**TASK:** Repeat the following lines exactly and nothing else: the line containing "Is the impression" and each line after it through the end of the listing.

**TASK MATERIAL:**
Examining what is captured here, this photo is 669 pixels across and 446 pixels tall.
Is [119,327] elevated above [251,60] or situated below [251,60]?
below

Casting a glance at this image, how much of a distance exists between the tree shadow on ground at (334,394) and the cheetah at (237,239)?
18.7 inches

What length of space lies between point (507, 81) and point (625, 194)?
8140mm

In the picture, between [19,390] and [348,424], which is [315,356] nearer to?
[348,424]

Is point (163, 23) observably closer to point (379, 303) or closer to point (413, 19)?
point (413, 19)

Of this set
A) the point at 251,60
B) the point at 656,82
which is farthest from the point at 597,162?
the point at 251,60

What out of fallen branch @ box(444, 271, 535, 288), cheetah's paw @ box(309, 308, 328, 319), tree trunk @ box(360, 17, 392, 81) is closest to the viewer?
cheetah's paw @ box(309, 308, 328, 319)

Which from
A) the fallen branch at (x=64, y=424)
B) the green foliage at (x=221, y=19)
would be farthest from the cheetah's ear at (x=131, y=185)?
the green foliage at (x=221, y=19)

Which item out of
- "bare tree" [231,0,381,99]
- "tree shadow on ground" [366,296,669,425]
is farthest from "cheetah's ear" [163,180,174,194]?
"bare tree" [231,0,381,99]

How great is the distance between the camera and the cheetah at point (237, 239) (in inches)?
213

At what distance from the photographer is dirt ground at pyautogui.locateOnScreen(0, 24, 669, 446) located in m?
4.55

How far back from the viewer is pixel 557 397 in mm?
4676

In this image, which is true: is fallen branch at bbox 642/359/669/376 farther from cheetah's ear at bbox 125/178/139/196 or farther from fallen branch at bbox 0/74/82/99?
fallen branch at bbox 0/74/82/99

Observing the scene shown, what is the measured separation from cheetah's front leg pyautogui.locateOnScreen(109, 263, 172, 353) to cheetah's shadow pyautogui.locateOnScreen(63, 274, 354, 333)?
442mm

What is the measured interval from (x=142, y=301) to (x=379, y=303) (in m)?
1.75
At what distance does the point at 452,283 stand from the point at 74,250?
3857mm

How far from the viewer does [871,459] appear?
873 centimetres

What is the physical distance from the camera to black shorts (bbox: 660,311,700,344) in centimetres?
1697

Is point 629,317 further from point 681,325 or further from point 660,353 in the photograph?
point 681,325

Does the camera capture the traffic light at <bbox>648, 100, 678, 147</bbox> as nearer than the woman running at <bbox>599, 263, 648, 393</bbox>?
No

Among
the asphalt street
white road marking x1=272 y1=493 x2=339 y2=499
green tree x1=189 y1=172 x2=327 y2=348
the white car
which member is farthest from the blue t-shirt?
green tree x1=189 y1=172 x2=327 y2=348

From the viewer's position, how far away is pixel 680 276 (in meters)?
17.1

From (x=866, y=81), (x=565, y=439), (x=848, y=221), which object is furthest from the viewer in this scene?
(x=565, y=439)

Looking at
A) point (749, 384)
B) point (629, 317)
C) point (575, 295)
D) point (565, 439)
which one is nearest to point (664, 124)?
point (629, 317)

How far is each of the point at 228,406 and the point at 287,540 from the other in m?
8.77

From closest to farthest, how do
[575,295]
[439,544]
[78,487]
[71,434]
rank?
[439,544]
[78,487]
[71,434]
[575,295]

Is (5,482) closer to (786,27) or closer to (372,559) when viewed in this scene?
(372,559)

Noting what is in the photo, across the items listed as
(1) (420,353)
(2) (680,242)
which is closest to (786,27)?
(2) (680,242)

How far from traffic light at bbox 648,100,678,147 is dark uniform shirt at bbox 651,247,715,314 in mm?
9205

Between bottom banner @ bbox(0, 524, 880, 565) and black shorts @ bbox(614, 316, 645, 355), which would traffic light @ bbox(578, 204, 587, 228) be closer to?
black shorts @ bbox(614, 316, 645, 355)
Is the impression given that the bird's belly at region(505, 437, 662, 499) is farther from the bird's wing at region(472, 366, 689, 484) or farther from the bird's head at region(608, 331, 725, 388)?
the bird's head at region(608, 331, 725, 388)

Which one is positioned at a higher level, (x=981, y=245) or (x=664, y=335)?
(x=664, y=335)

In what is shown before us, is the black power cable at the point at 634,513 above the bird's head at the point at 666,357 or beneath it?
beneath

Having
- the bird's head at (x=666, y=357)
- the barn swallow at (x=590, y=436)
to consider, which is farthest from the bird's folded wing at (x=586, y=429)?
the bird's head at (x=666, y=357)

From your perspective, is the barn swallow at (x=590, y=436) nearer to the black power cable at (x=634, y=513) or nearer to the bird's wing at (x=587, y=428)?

**RESULT OF THIS EXERCISE:**
Is the impression given that the bird's belly at region(505, 437, 662, 499) is farther from the bird's wing at region(472, 366, 689, 484) or farther from the bird's head at region(608, 331, 725, 388)?
the bird's head at region(608, 331, 725, 388)

Which one is positioned at a higher level, (x=981, y=245) or (x=664, y=335)?
(x=664, y=335)

In what is shown before us, is the black power cable at the point at 634,513 above the bird's head at the point at 666,357 or beneath it?
beneath

Having
- the bird's head at (x=666, y=357)
- the barn swallow at (x=590, y=436)
to consider, which is farthest from the bird's folded wing at (x=586, y=429)?
the bird's head at (x=666, y=357)

From your perspective, is the barn swallow at (x=590, y=436) nearer to the black power cable at (x=634, y=513) or nearer to the bird's wing at (x=587, y=428)?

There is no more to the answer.